Amy Brenneman

When Amy Brenneman signed the "nudity clause" in her contract for the TV
series NYPD Blue, she had no inkling that producer Stephen Bochco (L.A.
Law) would exercise his option immediately. "On my second day of work, I
had to kill two people. And on the third day, I [along with costar David
Caruso] got naked," says the Emmy-nominated actress who portrayed the sexy
but tough Officer Janice Licalsi.


The attention that the duo's bare bottoms received helped propel them to
instant fame. But instead of settling in for a run, Caruso opted out of
the series for a film career. And Brenneman was informed that her
character would also be dropped: "They told me Janice was a real firebrand
- not television material. They had problems maintaining her. I was upset
and scared."


Brenneman needn't have worried. Her exposure, as it were, on a major hit
series grabbed Hollywood's attention. And now, a year after leaving NYPD
Blue, she's working nonstop in movies. As for any concerns about being
typecast, she hasn't played a single tough cookie in her three
back-to-back films. The first, Bye Bye Love, which was just released,
ftnds her as Matthew Modine's ex-wife interfacing with his best friend,
played by Paul Reiser. In May, she'll be seen as an angel in a live-
action film version of the animated TV series Casper the Friendly Ghost.
And she's just finished shooting a thriller, No Fear, opposite Reese
Witherspoon and Mark Wahlberg (aka Marky Mark), the script for which she
hated on sight and is now glad she was talked into: "Thrillers are not my
thing. But the director [James Foley] won me over. In rewrites, it kept
getting better and better." What's more, the fire under Brenneman' s
career just now got even hotter when she signed on as the female lead
playing Robert De Niro's love interest in Heat, which reunites the actor
with his Godfather II costar Al Pacino.


Brunching in one of Beverly Hills' best delis, Nate 'N Al, Brenneman
reminds me of my childhood buddy's pretty older sister - accessible if not
quite attainable. She has dark, gently curled hair, a sensual smile, and
large, oval eyes that never waver as she meets every question head-on.
Which makes it all the more curious that she's so evasive when asked her
age. Even after she's been coaxed into admitting that she recently
celebrated "a big birthday," she sidesteps actually uttering the word
thirty.


Born and raised in Connecticut, the youngest of three children and the
only girl, Brenneman was "the achiever" in the family, the one who went to
Harvard. But it was her more rebellious brothers who hooked onto the
button-down career track, while she spent eight months in Paris, a year in
Nepal studying religion, and almost six years on the road with the
Cornerstone Theater Company, an itinerant repertory group that adapted
classical plays to whatever small American town they were performing in.
Her eyes crinkle with happiness as she recalls the years spent making
herself a home anyplace she happened to be. "I'd take on the character of
wherever I was," she says.


But eventually, the security of living in a communal environment with her
fellow actors, whom she'd known since college, was offset by frequent
bouts of loneliness and the constant prospect of being uprooted. In 1990,
she decided to make a break and move to New York City. She was a bit
intimidated at first, she admits. But having eamed only eighty dollars a
week for several years, she was not exactly unfamiliar with struggle.
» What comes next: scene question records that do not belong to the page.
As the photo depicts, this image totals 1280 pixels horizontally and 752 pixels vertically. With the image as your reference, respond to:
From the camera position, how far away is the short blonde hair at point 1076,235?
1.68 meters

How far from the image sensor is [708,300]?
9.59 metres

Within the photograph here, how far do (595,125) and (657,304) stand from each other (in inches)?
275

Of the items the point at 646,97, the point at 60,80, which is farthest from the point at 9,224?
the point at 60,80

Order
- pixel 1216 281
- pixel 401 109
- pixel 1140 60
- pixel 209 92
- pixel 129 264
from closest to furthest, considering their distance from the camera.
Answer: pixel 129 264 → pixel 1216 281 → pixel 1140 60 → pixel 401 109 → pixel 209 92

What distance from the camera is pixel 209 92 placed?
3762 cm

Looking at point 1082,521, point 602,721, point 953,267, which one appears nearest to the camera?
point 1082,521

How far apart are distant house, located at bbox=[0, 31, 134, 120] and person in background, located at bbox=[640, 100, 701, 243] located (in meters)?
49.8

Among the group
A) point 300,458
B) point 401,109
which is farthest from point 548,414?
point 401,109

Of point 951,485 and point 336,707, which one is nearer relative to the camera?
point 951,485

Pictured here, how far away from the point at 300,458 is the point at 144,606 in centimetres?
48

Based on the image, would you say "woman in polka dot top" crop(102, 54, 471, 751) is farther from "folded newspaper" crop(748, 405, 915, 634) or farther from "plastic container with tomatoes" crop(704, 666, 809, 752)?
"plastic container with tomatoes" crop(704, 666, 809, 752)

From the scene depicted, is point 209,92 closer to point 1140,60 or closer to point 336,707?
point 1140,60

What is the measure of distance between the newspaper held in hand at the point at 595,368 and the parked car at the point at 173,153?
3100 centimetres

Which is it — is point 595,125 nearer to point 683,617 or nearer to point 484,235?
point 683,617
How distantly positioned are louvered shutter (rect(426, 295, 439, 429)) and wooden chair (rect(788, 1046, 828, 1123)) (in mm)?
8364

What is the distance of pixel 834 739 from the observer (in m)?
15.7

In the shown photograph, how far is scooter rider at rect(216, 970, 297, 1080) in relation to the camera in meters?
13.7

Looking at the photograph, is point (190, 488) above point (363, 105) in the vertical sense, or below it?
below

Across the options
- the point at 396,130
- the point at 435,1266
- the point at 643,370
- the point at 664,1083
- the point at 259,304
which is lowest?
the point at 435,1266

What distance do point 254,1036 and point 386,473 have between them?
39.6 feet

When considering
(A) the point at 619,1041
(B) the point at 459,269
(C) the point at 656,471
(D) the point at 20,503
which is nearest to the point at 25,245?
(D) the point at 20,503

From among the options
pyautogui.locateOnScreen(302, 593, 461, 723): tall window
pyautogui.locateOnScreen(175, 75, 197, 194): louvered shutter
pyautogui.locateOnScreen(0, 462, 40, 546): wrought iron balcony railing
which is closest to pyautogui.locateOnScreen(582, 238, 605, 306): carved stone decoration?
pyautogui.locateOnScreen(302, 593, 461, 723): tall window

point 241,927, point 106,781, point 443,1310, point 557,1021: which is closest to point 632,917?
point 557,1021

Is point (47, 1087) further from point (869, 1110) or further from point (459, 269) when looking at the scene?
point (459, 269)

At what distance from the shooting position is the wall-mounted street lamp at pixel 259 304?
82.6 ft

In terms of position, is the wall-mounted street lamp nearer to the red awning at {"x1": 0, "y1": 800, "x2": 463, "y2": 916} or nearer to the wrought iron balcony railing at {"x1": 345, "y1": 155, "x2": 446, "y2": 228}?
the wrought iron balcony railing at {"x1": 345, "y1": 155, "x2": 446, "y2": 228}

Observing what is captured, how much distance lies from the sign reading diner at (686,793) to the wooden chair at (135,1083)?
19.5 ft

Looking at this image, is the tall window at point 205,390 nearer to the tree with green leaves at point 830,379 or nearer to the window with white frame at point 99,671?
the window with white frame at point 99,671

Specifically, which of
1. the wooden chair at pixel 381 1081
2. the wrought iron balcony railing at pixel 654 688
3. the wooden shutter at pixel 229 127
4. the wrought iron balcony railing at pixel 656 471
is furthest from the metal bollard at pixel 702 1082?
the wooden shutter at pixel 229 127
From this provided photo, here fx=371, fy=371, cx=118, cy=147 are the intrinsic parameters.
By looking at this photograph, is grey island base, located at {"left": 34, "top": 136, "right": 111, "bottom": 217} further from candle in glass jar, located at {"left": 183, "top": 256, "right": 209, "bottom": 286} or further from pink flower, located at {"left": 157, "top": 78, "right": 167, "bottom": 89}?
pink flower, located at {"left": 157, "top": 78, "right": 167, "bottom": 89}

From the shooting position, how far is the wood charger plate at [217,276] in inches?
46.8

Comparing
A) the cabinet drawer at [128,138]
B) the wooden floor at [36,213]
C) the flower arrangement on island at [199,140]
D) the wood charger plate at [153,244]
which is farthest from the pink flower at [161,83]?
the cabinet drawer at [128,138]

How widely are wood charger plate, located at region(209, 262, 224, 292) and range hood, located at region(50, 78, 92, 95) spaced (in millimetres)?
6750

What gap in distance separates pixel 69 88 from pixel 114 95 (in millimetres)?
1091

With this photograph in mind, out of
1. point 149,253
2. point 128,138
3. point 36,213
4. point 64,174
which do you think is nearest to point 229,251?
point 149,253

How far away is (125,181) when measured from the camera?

Suddenly everything happened - fast. Theater work. A failed but highly
praised TV series, The Middle Ages. And NYPD Blue. Then, as if to ice the
cake, Steven Spielberg's production company purchased the feature-film
rights to the story of the Cornerstone Theater Company. And while she
wasn't looking, she even found love - in the person of Brad Silberling, a
director on NYPD Blue (and more recently, Casper). The attraction between
them was immediate, she says, but, not wanting to get involved with
someone from work, she resisted.


Then one day, her father was visiting the set and also struck up an
instant rapport with Silberling: "Afterward, my dad said to me, `That Brad
seems like a nice guy.' So naturally, I rejected him a while longer." She
laughs. But Brenneman finally "broke down and told Brad how I felt about
him, and he said he was finishing up a relationship with someone. Still,
we went out the next day - and he came on to me." Though wedding bells are
likely to tinkle somewhere down the road, matrimony is still in the
talking stages. "We're just enjoying every stage of the relationship," she
says.


If studying Eastern religions and meditating has taught Brenneman
anything, it's to go with the flow: "I'm happier now than I thought I'd be
at this age. I guess I didn't realize that if you keep going, things get
better. You get to be who you are a little more every day."